* [TRECHO DA PÁGINA]
03/09/2012 15h59Atualizada em 03/09/2012 18h01

O ministro Joaquim Barbosa, relator no julgamento do mensalão, votou pela condenação dos réus Kátia Rabello, Ayanna Tenório, José Roberto Salgado e Vinícius Samarane, todos funcionários do alto escalão do Banco Rural na época do mensalão, por gestão fraudulenta de instituição financeira. Barbosa concluiu seu voto sobre os quatro réus, que estão no item 5 da denúncia, nesta segunda-feira (3), em sessão no STF (Supremo Tribunal Federal).

O relator iniciou seu voto sobre os quatro réus na quinta-feira (29), quando já havia afirmado que os empréstimos do Banco Rural às agências de Marcos Valério e ao Partido dos Trabalhadores (PT) foram fraudulentos. Agora, o revisor Ricardo Lewandowski começará a ler se voto sobre os mesmos réus.

Kátia Rabello era presidente do banco; Ayanna Tenório, ex-vice-presidente; José Roberto Salgado, ex-vice-presidente operacional; e Vinícius Samarane, ex-diretor estatutário e atual vice-presidente. Os quatro são acusados de formação de quadrilha, lavagem de dinheiro, gestão fraudulenta de instituição financeira e evasão de divisas --exceto Ayanna Tenório, que é acusada apenas dos três primeiros delitos. O relator votou apenas no que diz respeito à gestão fraudulenta, deixando para outro item de seu voto o parecer sobre os demais crimes.

Segundo a Procuradoria Geral da República, autora da denúncia, o Banco Rural disponibilizou R$ 3 milhões para o PT e outros R$ 29 milhões para agências do empresário Marcos Valério, por meio de empréstimos fraudulentos, para financiar o "valerioduto" --que teria sido usado para comprar o apoio de parlamentares aliados no primeiro governo de Luiz Inácio Lula da Silva.

O advogado Frederico Figueiredo, professor de processo penal da EDB (Escola de Direito do Brasil), que acompanhou na redação do UOL o julgamento do mensalão de hoje, afirma que o relator apontou uma série de fraudes cometidas pelos quatro réus do Banco Rural, indicando "sua disposição em considerar que o núcleo financeiro participou de uma organização criminosa maior, relacionada tanto com os políticos acusados quanto com o dinheiro de origem pública".

Fraudes

Nesta segunda (3), Barbosa procurou desconstruir a versão das defesas dos réus, que, em linhas gerais, sustentaram que eles não tinham poder para aprovar os empréstimos. O ministro citou relatórios de peritos e outras provas que, segundo ele, demonstram a participação de todos os réus nos empréstimos.

* [LISTA DO MATERIAL]
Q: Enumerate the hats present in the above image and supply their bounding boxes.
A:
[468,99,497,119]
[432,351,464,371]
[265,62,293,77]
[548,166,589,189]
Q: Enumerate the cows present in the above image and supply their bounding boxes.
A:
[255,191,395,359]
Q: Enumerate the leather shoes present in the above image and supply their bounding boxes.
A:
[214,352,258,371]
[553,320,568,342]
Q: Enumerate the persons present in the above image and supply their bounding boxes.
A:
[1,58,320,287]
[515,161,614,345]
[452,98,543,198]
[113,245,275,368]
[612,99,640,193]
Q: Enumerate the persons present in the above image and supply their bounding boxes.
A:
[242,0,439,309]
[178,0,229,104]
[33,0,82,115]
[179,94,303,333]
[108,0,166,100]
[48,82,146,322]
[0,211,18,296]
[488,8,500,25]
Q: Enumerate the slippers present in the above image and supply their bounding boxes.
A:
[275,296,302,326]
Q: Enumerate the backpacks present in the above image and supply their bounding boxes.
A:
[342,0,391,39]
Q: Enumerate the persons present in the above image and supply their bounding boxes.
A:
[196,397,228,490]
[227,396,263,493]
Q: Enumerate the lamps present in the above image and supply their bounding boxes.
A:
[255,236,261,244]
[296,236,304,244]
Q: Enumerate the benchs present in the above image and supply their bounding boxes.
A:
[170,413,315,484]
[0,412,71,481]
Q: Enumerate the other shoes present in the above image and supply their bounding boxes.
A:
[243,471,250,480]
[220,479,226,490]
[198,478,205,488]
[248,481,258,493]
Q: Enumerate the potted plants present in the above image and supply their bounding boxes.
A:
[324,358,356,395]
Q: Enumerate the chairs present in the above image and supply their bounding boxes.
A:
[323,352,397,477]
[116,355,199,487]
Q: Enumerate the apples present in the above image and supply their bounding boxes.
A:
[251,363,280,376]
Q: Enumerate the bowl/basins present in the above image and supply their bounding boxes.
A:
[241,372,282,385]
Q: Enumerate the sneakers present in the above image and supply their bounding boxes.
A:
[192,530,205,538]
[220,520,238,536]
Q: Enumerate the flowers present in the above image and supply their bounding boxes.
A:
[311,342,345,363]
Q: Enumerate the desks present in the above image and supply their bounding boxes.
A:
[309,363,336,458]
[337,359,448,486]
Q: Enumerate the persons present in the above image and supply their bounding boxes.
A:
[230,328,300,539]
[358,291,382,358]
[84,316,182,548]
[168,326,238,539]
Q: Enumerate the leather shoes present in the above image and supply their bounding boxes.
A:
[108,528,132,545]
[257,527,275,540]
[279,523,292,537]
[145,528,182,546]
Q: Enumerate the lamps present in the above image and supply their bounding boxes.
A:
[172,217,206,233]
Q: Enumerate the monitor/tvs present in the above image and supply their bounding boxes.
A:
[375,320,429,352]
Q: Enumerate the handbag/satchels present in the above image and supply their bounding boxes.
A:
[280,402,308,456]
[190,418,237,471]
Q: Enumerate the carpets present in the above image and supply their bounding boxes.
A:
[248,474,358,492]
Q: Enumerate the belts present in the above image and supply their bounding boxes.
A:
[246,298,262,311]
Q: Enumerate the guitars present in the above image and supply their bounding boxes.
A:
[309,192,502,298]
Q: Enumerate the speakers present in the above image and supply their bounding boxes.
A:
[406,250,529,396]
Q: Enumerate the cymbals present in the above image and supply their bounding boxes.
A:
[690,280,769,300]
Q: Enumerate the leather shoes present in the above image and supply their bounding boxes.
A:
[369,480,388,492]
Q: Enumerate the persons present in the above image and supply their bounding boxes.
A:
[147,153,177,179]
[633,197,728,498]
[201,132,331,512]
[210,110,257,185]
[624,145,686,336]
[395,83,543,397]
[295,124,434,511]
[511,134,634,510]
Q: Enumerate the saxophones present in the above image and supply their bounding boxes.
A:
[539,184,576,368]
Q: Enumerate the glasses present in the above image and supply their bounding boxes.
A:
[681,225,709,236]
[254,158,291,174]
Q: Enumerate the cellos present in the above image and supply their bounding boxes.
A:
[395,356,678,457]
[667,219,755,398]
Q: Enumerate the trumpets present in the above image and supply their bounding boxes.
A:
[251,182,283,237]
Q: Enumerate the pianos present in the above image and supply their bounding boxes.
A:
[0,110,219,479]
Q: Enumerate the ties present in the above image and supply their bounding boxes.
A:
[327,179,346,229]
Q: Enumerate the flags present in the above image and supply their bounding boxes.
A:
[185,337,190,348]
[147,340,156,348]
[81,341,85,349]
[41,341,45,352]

* [LISTA DE TAREFAS]
1. Na notícia sobre o julgamento do mensalão, que cargo Kátia Rabello ocupava no Banco Rural?
2. Prossiga a notícia sobre o julgamento do mensalão a partir da última frase do trecho.

* [RESPOSTAS POR TAREFA]
1. Ela era presidente do banco.

2.
Um dos relatórios periciais citados mostra que transações bancárias não foram comunicadas ao Banco Central e houve discrepância nos valores declarados das operações para omitir o real risco delas. "As operações da SMP&B e da Grafitti (ambas agências de Valério) com o Banco Rural começaram em 2003, com valores de R$ 19 milhões e R$ 10 milhões", disse.

Barbosa afirmou que os empréstimos foram concedidos pelo Banco Rural sem que houvesse qualquer tipo de garantia, além de não serem compatíveis com a situação financeira das agências. Na operação concedida ao PT, foi demonstrado que o Banco Rural não adotou nenhuma medida de análise de crédito para saber a capacidade de pagar o empréstimo, segundo o relator.

Relator indica mais condenações para núcleo financeiro

O ministro disse que o Banco Central frisou que a alta administração do Banco Rural aprovou os empréstimos sabendo que eram de alto risco e com grande probabilidade de não serem pagos. Barbosa afirmou ainda que “as operações [de empréstimos] foram simuladas”, referindo-se às operações de crédito entre o banco, as agências e o PT.

Segundo Barbosa, diante de tão robusto acervo de provas, não se sustenta a defesa dos réus de que os empréstimos em questão não seriam simulados. Os réus "utilizaram dolosamente de instrumentos fraudulentos", disse o ministro-relator.

O relator afirmou, citando laudos periciais, que as mudanças feitas nos livros contábeis das agências de Marcos Valério possibilitaram ocultar a identificação dos beneficiários dos recursos repassados.

"As falhas de registro e retificações existentes são resultantes de vontade inequívoca do contador e dos sócios, o que caracterizam fraude contábil", diz trecho de laudo citado pelo ministro.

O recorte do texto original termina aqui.